# Document section:
UCLA researchers investigated the consequences of language mismatch that occurs when physicians and patients cannot speak the same language.
Researchers from the UCLA Latino Policy and Politics Initiative analyzed California census data in a study released earlier this month to gather evidence and develop policy solutions to address the shortage of Spanish-speaking physicians in California.
LPPI director Sonja Diaz said in a press release Latinos are going to college at higher rates than ever before, but fewer are graduating from California medical schools than in 1980.
There are 62.1 Spanish-speaking physicians per 100,000 Spanish-speaking Californians, compared to 344.2 physicians for English-speakers, according to the study. Southeast Asian languages, including Tagalog, Thai and Vietnamese are also underrepresented.
David Hayes-Bautista, a professor of health policy and management who authored the study, said Californians with limited English proficiency have worse health outcomes in areas including access to care, health status and patient safety.
He added his work with underserved communities informed his personal understanding of how a common language affects health outcomes.
“I’m a great believer that everyone should have best access to healthcare, and language is part of that access,” Hayes-Bautista said. “It’s a social justice issue, quite frankly.”
Hayes-Bautista is also the director of the Center for the Study of Latino Health and Culture at the UCLA School of Medicine.

# Entries supplied:
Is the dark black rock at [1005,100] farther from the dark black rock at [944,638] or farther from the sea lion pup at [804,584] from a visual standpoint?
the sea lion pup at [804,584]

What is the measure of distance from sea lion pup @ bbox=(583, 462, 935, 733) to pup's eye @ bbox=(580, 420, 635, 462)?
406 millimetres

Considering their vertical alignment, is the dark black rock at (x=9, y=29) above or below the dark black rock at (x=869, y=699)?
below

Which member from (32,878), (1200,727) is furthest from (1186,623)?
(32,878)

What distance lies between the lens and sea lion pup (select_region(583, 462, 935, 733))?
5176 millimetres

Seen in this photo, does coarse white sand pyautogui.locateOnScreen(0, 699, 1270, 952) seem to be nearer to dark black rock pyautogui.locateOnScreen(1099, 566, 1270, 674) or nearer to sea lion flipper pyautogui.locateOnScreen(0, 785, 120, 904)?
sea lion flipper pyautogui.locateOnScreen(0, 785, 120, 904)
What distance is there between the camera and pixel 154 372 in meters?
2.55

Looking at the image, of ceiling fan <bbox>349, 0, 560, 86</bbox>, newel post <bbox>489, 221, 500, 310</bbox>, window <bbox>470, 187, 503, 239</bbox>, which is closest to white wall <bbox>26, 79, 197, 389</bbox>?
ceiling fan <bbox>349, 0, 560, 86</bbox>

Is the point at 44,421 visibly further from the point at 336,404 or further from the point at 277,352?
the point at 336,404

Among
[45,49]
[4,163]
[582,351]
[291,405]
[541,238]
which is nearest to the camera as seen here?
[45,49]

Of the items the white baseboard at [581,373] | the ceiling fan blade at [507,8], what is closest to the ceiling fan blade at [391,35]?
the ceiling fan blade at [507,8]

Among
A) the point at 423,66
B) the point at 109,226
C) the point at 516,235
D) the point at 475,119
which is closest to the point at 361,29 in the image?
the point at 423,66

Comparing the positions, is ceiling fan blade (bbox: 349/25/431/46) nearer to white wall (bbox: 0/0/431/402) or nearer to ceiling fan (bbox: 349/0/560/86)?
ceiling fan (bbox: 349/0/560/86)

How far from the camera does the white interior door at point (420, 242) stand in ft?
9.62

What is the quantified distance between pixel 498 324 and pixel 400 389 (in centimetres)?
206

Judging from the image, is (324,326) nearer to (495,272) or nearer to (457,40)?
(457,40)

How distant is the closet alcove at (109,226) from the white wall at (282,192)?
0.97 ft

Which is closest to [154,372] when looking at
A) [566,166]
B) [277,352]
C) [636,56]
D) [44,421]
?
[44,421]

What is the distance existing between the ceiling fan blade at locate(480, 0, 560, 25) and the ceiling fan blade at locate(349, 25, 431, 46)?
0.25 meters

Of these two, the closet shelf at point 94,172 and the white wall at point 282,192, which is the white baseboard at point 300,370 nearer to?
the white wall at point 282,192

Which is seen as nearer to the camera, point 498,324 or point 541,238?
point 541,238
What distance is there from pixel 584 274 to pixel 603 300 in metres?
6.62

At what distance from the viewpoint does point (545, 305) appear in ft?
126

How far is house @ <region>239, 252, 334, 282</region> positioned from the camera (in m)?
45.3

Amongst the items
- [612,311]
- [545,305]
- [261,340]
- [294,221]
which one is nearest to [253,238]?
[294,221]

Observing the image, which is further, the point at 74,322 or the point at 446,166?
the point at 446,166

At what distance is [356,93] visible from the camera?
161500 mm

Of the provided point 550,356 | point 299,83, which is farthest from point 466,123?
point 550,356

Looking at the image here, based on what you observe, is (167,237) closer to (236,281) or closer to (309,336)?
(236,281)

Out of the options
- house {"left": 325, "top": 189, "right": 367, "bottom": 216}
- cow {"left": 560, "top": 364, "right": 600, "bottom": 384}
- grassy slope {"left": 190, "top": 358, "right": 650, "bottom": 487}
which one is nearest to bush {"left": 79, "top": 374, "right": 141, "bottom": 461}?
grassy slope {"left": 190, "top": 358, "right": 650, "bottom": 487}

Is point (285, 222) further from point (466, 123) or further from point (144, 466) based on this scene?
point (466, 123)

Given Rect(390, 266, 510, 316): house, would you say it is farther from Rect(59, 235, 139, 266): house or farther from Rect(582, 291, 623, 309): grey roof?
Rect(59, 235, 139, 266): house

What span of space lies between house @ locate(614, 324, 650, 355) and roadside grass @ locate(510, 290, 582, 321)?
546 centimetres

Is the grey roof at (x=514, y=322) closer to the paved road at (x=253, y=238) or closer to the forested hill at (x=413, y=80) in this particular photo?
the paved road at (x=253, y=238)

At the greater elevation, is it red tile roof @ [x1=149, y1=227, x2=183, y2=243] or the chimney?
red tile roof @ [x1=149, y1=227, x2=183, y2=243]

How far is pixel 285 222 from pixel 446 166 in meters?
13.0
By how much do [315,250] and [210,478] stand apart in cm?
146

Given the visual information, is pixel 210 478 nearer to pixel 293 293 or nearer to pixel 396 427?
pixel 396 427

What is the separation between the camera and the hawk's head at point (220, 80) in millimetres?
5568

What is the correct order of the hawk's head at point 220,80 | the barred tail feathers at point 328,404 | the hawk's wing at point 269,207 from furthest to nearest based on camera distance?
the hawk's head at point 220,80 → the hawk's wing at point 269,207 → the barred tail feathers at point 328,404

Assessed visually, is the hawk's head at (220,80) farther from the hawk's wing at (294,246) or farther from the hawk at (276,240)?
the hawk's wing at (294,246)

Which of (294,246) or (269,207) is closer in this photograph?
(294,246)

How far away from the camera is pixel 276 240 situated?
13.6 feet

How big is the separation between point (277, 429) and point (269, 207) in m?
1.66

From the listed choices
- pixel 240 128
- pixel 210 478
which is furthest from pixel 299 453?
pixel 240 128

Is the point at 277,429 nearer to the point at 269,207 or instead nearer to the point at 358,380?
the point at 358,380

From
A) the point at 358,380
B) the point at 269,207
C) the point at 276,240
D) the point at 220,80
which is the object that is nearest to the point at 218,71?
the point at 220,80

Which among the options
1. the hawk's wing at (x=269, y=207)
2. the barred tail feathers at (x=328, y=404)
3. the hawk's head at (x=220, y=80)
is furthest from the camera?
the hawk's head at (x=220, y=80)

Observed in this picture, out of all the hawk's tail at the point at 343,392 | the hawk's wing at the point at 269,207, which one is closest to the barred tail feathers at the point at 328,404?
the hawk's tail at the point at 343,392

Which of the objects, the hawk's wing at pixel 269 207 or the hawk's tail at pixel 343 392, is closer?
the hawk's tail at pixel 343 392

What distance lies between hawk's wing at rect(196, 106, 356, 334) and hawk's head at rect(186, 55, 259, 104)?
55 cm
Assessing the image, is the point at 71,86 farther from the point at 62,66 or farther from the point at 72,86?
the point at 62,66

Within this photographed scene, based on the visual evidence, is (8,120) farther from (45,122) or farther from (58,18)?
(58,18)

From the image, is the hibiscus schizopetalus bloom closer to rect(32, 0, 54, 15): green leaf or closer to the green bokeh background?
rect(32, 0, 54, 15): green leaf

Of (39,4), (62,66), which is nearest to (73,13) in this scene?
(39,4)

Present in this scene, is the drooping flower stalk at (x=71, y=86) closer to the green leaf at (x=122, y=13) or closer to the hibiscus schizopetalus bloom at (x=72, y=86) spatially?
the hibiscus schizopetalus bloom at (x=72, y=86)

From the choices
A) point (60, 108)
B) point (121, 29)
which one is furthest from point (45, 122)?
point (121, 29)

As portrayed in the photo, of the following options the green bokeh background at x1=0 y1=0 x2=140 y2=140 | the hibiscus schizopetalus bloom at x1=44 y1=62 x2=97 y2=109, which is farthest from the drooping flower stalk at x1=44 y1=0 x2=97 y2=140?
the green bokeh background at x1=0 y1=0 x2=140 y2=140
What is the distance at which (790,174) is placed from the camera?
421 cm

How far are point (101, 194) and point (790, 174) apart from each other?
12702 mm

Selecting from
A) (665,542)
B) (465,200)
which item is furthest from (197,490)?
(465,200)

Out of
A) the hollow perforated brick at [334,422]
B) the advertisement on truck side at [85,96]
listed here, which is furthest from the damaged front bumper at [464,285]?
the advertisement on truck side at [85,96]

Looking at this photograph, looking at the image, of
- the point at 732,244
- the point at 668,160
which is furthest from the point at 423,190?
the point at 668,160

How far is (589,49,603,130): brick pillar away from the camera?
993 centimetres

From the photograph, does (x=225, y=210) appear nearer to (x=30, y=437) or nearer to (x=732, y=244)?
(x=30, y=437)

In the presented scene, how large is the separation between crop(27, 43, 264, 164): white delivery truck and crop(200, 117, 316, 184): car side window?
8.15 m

# Tasks:
(a) Shorten the paragraph of the article on Spanish-speaking physicians that begins "There are 62.1 Spanish-speaking physicians", keeping its main facts.
(b) Reproduce word for word the passage of the article on Spanish-speaking physicians from "LPPI director Sonja" up to and including "are also underrepresented.".
(c) Decide whether each statement agrees with the article on Spanish-speaking physicians, answering yes or no and quoting the words that settle it: (i) David Hayes-Bautista authored the study. (ii) Fewer Latinos are going to college now than in 1980. (iii) Tagalog is one of the underrepresented languages.
The entries after the article aren't needed for this work.

# Exercise results:
(a) The study found 62.1 Spanish-speaking physicians per 100,000 Spanish-speaking Californians, against 344.2 per 100,000 for English-speakers. Tagalog, Thai, Vietnamese and other Southeast Asian languages are also underrepresented.

(b)
LPPI director Sonja Diaz said in a press release Latinos are going to college at higher rates than ever before, but fewer are graduating from California medical schools than in 1980.
There are 62.1 Spanish-speaking physicians per 100,000 Spanish-speaking Californians, compared to 344.2 physicians for English-speakers, according to the study. Southeast Asian languages, including Tagalog, Thai and Vietnamese are also underrepresented.

(c)
(i) Yes: "a professor of health policy and management who authored the study"
(ii) No: "Latinos are going to college at higher rates than ever before"
(iii) Yes: "Southeast Asian languages, including Tagalog, Thai and Vietnamese are also underrepresented"